On Tuesday, Barack Obama wrote an opinion piece for The Financial Times about the subprime mortgage mess. He characterizes it as a crisis that is just beginning - which is true - and one for which dishonest lenders should be punished. And those who were facing defaulting on their mortgage should be helped, so that they can keep their homes and keep paying their mortgage. It's the boldest statement - and the one most on target - from a presidential candidate on the topic:

The implosion of the subprime lending industry is more than a temporary blip in our econ­omic progress. It is a cancer that, given today's integrated financial markets, threatens to spread with devastating impact to housing and to our economy as a whole, unless we act to contain it.


There is a reason why this has happened.

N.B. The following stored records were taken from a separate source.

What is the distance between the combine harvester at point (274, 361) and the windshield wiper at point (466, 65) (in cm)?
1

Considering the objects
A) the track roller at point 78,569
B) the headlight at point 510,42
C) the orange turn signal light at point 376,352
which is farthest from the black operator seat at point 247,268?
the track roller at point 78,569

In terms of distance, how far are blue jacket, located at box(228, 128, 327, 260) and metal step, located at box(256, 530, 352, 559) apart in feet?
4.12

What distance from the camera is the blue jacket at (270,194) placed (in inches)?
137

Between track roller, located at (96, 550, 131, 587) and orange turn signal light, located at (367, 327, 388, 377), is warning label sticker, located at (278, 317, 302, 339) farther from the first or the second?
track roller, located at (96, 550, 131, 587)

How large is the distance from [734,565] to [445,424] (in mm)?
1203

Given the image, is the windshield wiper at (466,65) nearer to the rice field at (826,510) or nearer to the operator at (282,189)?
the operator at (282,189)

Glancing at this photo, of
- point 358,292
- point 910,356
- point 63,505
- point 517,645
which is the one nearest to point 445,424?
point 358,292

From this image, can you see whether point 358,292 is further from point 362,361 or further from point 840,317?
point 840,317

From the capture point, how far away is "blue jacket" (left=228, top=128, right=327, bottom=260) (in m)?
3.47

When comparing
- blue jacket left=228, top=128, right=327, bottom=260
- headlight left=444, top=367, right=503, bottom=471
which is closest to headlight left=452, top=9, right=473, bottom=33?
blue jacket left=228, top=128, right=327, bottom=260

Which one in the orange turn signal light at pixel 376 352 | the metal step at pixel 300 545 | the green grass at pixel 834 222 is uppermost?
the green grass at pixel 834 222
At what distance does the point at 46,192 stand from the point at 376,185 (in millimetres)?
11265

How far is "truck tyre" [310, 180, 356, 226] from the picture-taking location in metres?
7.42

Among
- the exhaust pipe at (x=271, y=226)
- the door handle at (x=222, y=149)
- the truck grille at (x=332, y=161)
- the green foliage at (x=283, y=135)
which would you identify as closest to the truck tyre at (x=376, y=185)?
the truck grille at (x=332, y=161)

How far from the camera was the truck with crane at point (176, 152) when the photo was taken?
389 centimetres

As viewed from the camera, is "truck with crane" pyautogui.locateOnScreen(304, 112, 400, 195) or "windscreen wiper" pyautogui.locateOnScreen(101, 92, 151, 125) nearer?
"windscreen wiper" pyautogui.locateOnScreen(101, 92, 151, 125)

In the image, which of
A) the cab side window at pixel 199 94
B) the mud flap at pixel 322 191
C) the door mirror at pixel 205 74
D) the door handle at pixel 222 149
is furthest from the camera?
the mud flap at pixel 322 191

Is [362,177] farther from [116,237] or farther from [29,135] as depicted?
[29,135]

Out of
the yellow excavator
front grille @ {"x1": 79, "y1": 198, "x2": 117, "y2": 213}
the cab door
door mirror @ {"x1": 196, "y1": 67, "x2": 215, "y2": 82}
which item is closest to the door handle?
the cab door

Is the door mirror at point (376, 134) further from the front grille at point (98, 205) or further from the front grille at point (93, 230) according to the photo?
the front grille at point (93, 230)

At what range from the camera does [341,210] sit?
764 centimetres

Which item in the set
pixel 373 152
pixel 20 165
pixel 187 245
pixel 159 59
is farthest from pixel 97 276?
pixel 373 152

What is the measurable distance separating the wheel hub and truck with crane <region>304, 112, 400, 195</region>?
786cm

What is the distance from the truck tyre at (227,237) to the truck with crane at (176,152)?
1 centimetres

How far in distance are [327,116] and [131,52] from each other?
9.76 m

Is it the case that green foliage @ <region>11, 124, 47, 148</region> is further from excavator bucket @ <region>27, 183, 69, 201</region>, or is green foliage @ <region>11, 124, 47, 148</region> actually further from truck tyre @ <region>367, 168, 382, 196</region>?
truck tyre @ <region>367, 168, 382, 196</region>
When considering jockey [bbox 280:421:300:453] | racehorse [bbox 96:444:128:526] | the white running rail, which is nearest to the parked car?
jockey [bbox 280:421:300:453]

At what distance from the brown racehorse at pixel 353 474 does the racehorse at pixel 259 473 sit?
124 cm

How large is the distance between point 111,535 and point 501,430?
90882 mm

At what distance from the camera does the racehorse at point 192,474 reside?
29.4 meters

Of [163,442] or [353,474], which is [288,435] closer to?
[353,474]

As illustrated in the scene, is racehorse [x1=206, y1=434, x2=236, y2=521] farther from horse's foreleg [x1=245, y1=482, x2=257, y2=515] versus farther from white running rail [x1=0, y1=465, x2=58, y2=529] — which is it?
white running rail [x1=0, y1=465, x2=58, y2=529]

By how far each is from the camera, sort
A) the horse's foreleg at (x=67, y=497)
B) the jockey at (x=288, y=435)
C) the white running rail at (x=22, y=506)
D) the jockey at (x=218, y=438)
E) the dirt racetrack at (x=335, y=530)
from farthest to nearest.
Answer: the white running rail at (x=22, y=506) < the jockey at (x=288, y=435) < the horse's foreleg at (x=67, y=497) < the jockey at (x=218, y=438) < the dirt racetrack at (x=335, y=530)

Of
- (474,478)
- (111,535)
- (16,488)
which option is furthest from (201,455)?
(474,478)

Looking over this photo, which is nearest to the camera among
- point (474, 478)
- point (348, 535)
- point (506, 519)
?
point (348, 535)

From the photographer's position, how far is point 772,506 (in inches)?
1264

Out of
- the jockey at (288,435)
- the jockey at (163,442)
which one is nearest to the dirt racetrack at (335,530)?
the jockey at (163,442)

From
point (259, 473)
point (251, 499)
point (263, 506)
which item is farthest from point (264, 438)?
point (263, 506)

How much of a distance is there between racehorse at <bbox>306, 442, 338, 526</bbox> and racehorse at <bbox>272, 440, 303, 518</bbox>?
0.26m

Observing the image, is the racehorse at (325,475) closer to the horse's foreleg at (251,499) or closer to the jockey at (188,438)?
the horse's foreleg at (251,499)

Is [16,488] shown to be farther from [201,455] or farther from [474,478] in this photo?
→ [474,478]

Over the past several years, while predatory lenders were driving low-income families into financial ruin, 10 of the country's largest mortgage lenders were spending more than $185m lobbying Washington to let them get away with it. So if we really want to make sure this never happens again, we need to end the lobbyist-driven politics that made it possible.


The real victims in this crisis are the millions of borrowers who followed the rules, whose only crime was taking out mortgages that lenders told them they could afford. Normally, these borrowers could avoid foreclosure by refinancing their mortgages or selling their homes. The problem today is that they cannot refinance because no one will lend to them, and they cannot sell because the housing market has fallen. With some arguing that the effects of the worst subprime loans will not be felt until 2008 and 2009, this may be just the beginning.


If we are serious about stopping this crisis and preventing much larger turmoil in US housing markets, Washington needs to stop acting like an industry advocate and start acting like a public advocate.

This guy should be President.



While I agree that Obama should be president, I have limited sympathies for all of the borrowers and lenders who have screwed themeselves.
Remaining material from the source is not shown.